Local Non-profits Receive County Grants
By Vernon Robison
Moapa Valley Progress
Five non-profit organizations in the Moapa Valley community will be the recipients of a total of $96,000 in Clark County grant funding over the coming year. The Board of County Commissioners gave final approval on the Outside Agency Grants (OAG) for the 2012 fiscal year at a meeting held Tuesday, November 16.
The local organizations which received OAG support included the Cappalappa Family Resource Center (CFRC), Society for the Preservation of the Old Overton Gym, Old Logandale School Historical and Cultural Society (OLSHACS), Moapa Valley Performing Arts Council (MVPAC) and United Seniors, Inc.
Four of the local organizations received a significant increase in funding in comparison to last year’s funding. CFRC received $55,000 which is up from $49,500 last year, returning it to its previous 2010 fiscal year OAG funding. Both Old Overton Gym and OLSHACS received $18,000 which was up from $13,500 from the previous year. MVPAC received $2,500 in OAG funding. up from $1,800 last year.
Local administrators from these organizations were overjoyed to hear of the increased grant funding.
“We are totally thrilled!” said CFRC administrator Penny Vallone. “This funding is so important to allow us to continue to do what we do. We are just grateful to be in business another year.”
Vallone explained that the funding will allow CFRC to continue to mantain its important case management programs including the community food bank, welfare services and parenting classes. Currently the center assists 350-400 local families each year, Vallone said.
Chris Green of the Old Overton Gym board said that news of the increased funding brought a whole new light to the upcoming year.
“Frankly, we were expecting another hit to our budget this year,” Green said. “We know that budgets have been tight at the county level. So this news just floored me. Whatever happened; however they worked it; our commissioners have been good to us and it makes such a huge difference.”
OLSHACS Chairwoman, Beezy Tobiasson, said that she had been fretting about this grant funding for some time.

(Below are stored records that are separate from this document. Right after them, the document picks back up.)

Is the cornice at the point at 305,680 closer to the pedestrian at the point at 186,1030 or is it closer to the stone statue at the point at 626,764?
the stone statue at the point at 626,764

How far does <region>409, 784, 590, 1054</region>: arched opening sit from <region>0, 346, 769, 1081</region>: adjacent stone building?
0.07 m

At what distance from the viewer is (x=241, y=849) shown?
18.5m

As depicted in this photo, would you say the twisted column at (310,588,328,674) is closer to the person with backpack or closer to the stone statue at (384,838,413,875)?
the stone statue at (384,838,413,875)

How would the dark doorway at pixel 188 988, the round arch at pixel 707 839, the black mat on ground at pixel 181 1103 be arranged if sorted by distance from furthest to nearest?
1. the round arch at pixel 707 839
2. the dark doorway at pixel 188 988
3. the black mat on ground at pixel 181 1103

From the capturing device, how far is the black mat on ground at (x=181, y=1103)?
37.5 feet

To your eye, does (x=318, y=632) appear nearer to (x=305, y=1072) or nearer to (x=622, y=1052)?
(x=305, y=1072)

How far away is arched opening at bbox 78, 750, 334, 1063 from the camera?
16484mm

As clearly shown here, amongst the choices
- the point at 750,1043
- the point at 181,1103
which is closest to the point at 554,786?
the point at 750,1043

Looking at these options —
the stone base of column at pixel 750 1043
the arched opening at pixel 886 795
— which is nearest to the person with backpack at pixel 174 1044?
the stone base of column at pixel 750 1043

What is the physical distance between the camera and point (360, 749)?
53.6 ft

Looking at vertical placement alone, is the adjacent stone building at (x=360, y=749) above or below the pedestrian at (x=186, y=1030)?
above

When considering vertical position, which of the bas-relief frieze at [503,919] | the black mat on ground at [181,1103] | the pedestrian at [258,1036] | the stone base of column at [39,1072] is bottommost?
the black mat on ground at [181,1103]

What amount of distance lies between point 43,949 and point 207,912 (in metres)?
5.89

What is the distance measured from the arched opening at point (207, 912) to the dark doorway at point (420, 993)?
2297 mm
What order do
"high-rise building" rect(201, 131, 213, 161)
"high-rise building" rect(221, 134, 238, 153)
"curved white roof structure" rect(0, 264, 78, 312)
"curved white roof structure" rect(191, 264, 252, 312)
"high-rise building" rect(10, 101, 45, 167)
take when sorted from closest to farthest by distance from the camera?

“I’ve been sweating and sweating wondering how we would manage if we didn’t get it,” Tobiasson said. “This has brightened my whole day.”
Tobiasson has plans to make needed improvements to the School’s Veteran’s Wall and also re-finish the hardwood floor in the school’s main hall.
United Seniors, Inc., the operator of the Overton Senior Center was the only one of the five local organizations that saw a decrease in its OAG funding. Last year the Senior Center received $14,250. This year the organization received only $2,500 in OAG funding.
This came as a disappointment to Senior Center director Christine Trombley.
“We were hoping for at least the same as we received last year,” Trombley said. “After all, we have more expenses now than we have ever had.”
Trombley said that much of the funding was planned to pay for transportation costs; fuel, insurance and maintenance on Senior Center vehicles.
The Senior Center has a transportation program, in coordination with Silver Rider Bus Lines, to assist local seniors in getting to and from medical appointments in Las Vegas. Without the OAG funding, it will make it very difficult to continue those types of programs, Trombley said.
Still, Commissioner Tom Collins said that, considering the county’s continuous budget tightening in recent years, local organizations came out very well.
“When I first got elected the total budget for Outside Agency Grants was we had $7 million to work with,” Collins said. “This year we were down to $2.6 million. But those organizations are vital to the rural communities. I wanted to make sure that you got all that you deserved out there; and then some.”